SELECTED EXCERPT.
The 61st Georgia Infantry Regiment was an infantry regiment in the Confederate States Army during the American Civil War.

History
Part of the Lawton-Gordon-Evans Brigade, the 61st Georgia Volunteer Infantry was mustered in South Carolina in May 1862. Its service included the Battle of Gaines' Mill (27 June 1862), Second Manassas (29-30 August 1862), the Battle of Chancellorsville (29 April – 5 May 1863) and the Battle of Gettysburg (1-3 July 1863) among many other battles. Along with the rest of Gordon's brigade, the 61st was among the first Confederate troops to reach the Susquehanna River during the Gettysburg Campaign.

George Washington Nichols, in his autobiographical account, A Soldier's Story of His Regiment, depicts life in the 61st Georgia Volunteer Infantry during the Civil War.

Staff
Colonel
John H. Lamar

Lieutenant Colonels
 James McDonald
Charles W. McArthur
James Y. McDuffie

Majors
Peter Brenan
Archibald P. McRae
Henry Tillman
James D. Van Valkenburg
James Bell Smith

Captains
G.D. Willcox
D.R.A. Johnson
Daniel McDonald
S.H. Kennedy
Charles W. McArthur
Peter Brennan
W. Fannin
J.M. Dasher
James D. Van Valkenburg
E.F. Sharpe
T.M. McRae
J.A. Edmondson
T.T. Colley.

Adjutants
G.W. Lamar
G.C. Conner.

Assistant Quartermaster
George Higgins.

Companies
 A - "Irwin Cowboys" (Irwin County, Captains Willcox & McDuffie)
 B - "Tattnall Rangers" (Tattnall County, Captains Johnson & A.P. McRae)

GIVEN EXERCISE 1.
Answer these questions from the regiment article:
(a) Where and in what month and year was the regiment mustered?
(b) Who is listed as the regiment's colonel?
(c) What nickname did Company A carry?
GIVEN EXERCISE 2. In the listing, start at the line containing "Which of point" and copy through to the listing's final line, swapping "nearest" for "closest" and changing nothing else.
The regiment article and the listing are unrelated to each other.

SUPPLIED ENTRIES.
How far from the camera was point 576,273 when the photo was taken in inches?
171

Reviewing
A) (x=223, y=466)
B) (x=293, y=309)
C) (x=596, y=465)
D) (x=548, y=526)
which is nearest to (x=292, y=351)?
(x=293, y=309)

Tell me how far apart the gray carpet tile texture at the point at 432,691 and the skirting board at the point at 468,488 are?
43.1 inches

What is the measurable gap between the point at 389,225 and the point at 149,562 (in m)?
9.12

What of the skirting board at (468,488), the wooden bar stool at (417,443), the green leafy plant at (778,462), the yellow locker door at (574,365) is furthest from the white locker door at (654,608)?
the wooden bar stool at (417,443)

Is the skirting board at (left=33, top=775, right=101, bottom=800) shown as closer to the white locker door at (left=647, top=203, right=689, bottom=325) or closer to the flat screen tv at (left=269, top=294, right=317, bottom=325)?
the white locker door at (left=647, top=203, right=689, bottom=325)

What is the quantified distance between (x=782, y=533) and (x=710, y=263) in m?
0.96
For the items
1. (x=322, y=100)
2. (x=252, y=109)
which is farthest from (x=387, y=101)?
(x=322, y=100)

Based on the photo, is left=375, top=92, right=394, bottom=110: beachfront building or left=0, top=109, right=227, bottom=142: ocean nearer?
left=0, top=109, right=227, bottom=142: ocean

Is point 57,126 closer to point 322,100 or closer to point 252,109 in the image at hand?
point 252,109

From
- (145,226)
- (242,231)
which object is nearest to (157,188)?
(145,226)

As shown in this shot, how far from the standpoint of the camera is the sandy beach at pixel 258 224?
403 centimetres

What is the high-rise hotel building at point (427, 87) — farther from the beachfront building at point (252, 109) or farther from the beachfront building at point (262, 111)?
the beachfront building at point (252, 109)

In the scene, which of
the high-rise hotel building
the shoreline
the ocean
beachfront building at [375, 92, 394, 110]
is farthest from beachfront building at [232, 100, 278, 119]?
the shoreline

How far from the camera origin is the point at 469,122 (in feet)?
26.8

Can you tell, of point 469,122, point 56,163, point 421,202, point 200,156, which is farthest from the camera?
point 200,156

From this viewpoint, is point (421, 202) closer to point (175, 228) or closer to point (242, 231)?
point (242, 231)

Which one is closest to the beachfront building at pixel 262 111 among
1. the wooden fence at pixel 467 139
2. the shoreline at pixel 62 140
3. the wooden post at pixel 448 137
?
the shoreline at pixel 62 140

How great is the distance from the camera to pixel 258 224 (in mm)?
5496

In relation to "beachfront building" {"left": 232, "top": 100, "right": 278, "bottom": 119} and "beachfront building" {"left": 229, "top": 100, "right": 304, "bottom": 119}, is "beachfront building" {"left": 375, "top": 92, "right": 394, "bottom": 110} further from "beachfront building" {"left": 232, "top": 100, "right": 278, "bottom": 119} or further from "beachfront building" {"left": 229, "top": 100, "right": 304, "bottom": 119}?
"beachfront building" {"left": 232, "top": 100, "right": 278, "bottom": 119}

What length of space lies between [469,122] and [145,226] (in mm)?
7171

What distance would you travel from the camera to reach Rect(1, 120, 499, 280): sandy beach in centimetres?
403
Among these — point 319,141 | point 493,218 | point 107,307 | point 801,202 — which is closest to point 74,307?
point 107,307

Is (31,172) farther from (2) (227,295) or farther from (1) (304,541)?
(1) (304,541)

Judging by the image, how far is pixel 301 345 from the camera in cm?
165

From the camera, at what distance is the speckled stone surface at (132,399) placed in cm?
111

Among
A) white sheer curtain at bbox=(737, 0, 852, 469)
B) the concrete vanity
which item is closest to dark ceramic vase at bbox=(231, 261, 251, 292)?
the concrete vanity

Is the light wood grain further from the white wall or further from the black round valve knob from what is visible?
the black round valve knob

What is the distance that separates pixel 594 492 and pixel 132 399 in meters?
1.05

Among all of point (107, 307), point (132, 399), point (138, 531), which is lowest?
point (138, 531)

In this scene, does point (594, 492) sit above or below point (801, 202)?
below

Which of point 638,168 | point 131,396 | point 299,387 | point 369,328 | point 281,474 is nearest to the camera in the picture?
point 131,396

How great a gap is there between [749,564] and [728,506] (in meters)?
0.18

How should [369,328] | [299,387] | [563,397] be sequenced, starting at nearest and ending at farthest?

TASK RESPONSE 1.
(a) South Carolina, May 1862
(b) John H. Lamar
(c) "Irwin Cowboys"

TASK RESPONSE 2.
Which of point 638,168 | point 131,396 | point 299,387 | point 369,328 | point 281,474 is closest to the camera in the picture?
point 131,396

How great a gap is there between [749,564] and [728,506] (in meters)?
0.18

How should [369,328] | [299,387] | [563,397] be sequenced, starting at closest and ending at farthest?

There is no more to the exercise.